Organisations who have suffered a cyber attack due to insider threat, ransomware attack, accidents, organised crime, or foreign intelligence services often will want to deal with the situation and give stakeholders confidence that this is being resolved with a clear vision, integrity and trust. ‘Threat Analysing’ the potential risk of cyber threats to an organisation anchors our approach to resilience and risk when working with information or data within cyber space.

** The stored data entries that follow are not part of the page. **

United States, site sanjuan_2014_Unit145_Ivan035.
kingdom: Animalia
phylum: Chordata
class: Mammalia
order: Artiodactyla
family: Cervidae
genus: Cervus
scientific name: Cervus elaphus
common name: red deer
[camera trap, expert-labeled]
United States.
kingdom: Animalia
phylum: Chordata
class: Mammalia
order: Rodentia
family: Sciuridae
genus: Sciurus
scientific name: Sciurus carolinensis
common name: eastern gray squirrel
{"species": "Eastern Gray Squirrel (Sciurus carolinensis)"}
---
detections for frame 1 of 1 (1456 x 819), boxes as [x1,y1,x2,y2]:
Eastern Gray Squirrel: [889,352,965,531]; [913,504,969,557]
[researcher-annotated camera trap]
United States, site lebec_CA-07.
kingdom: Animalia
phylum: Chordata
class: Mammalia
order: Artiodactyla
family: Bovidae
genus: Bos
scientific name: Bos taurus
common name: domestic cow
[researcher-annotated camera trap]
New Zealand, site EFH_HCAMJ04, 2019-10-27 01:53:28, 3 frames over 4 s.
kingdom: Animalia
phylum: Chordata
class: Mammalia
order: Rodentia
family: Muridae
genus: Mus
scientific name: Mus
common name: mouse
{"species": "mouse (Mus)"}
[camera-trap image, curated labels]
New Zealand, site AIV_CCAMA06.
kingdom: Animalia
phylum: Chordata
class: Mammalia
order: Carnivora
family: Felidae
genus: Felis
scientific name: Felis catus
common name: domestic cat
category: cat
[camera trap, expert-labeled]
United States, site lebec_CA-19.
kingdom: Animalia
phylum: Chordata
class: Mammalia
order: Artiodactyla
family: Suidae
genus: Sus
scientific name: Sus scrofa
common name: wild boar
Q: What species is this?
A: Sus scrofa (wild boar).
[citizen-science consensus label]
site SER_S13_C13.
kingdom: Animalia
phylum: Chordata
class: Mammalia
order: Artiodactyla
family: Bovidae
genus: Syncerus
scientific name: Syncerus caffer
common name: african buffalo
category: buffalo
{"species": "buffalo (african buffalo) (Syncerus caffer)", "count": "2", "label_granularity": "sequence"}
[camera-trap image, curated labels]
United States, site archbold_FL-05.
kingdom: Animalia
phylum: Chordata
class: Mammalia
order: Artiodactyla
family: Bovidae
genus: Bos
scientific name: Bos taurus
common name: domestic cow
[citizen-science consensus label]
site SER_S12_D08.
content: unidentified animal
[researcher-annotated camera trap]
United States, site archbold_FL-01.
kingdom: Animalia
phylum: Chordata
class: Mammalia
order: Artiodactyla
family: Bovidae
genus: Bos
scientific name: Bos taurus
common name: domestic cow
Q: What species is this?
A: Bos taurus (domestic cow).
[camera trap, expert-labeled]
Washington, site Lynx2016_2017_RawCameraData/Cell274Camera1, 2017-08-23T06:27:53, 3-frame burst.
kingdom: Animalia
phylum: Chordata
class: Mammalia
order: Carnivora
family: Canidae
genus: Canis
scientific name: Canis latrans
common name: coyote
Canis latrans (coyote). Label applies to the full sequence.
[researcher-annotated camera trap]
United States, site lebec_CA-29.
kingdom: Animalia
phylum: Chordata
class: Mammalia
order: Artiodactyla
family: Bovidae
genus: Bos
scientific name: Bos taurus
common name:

Cyber Threats can be multi layered and complex, and exacerbated by an organisation’s lack of understanding of its risk profile. The T.H.R.I.V.E. framework evaluates the organisational’s resilience capability to cyber risk on on 5 key components: Human Factors, Relationships, Integrity, Vision and Elasticity. It provides key measures to aid understanding of where they are at that moment in time, but more importantly, offers interventions to improve the resilience profile over time.

 

Human Factors

Human Factors is based on the science of ergonomics, which places the human at the centre of any engineering process. Often systems and procedures are designed without a full appreciation of how they will be implemented or used by human beings. Automation, Big Data and AI, increases the interdependency of complex information systems, and the usability and therefore the impact of these systems must therefore place the human at the centre of the engineering process. Failure to do so, particularly in safety critical systems, such as aviation, can have catastrophic consequences. The T.H.R.I.V.E. model also seeks to widen its scope into anthro-engineering, and is at the fore front of research to understand the impact to the environment, nature and ecology of cyber technology.

Relationships

Positive Relationships have been proven to develop resilience within organisations. Transformational leadership, team work, operating fairly within a self- organising team, creates not only resilience, but improves performance and productivity. The ability to remain cohesive and avoid a ‘blame culture’, gives both individuals and organisations the framework in which to adapt to threat, and work towards creating a thriving organisation.

Integrity

Integrity covers both the state of being whole and complete as well as doing the right thing. The ability to trust, to be brave and speak out, when things are not working, is what creates resilience and gives organisations the ability to adapt to change. The integrity of systems, procedures and protocols is inherently reliant on the people who validate the process, and ensure that it remains ethical and has not been compromised. Integrity also covers the creation of a culture where people are empowered to be authentic and speak up when things are not working the way they ought to.

Vision

Research demonstrates that having a vision is essential to creating excellent performance in an organisation. The stories and meaning that people ascribe to events and activities within an organisation can fundamentally affect outcomes. Often the difference between mediocre and top level performance is simply one of people buying into a vision that touches and inspires them.

Elasticity

Research shows that the way human beings habitually think and feel physically affects the structure of their brain. As a consequence it is important to develop agile and resourceful thinking habits both as individuals and teams which in turn can dramatically improve  creativity, problem solving, and long-term resilience.